*WHAT YOU SHOULD DO*: There is a line below that contains "七人传奇论坛漫画,第39话4图". Please reproduce it and all following lines exactly, through the final one.

[Crawled caption data]
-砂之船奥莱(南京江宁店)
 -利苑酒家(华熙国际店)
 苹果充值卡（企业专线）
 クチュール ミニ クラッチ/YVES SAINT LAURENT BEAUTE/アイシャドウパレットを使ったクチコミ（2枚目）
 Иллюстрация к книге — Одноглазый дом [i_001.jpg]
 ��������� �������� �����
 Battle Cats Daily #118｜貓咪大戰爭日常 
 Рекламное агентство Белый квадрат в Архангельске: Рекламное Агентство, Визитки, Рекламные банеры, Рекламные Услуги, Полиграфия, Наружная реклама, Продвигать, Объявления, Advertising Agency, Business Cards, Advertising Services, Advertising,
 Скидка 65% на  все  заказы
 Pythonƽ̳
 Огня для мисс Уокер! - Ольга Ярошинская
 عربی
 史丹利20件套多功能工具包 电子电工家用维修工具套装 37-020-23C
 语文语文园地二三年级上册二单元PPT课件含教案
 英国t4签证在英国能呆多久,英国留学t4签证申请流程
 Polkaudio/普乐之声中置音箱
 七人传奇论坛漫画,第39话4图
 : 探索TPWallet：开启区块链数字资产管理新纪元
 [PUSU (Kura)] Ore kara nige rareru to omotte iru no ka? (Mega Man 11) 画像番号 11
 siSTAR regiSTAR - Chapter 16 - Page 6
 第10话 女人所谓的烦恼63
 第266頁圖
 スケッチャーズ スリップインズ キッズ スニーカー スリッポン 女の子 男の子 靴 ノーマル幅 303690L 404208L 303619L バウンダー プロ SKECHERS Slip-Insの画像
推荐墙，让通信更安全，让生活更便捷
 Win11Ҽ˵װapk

*SOLUTION TO THE EXERCISE*:
 七人传奇论坛漫画,第39话4图
 : 探索TPWallet：开启区块链数字资产管理新纪元
 [PUSU (Kura)] Ore kara nige rareru to omotte iru no ka? (Mega Man 11) 画像番号 11
 siSTAR regiSTAR - Chapter 16 - Page 6
 第10话 女人所谓的烦恼63
 第266頁圖
 スケッチャーズ スリップインズ キッズ スニーカー スリッポン 女の子 男の子 靴 ノーマル幅 303690L 404208L 303619L バウンダー プロ SKECHERS Slip-Insの画像
推荐墙，让通信更安全，让生活更便捷
 Win11Ҽ˵װapk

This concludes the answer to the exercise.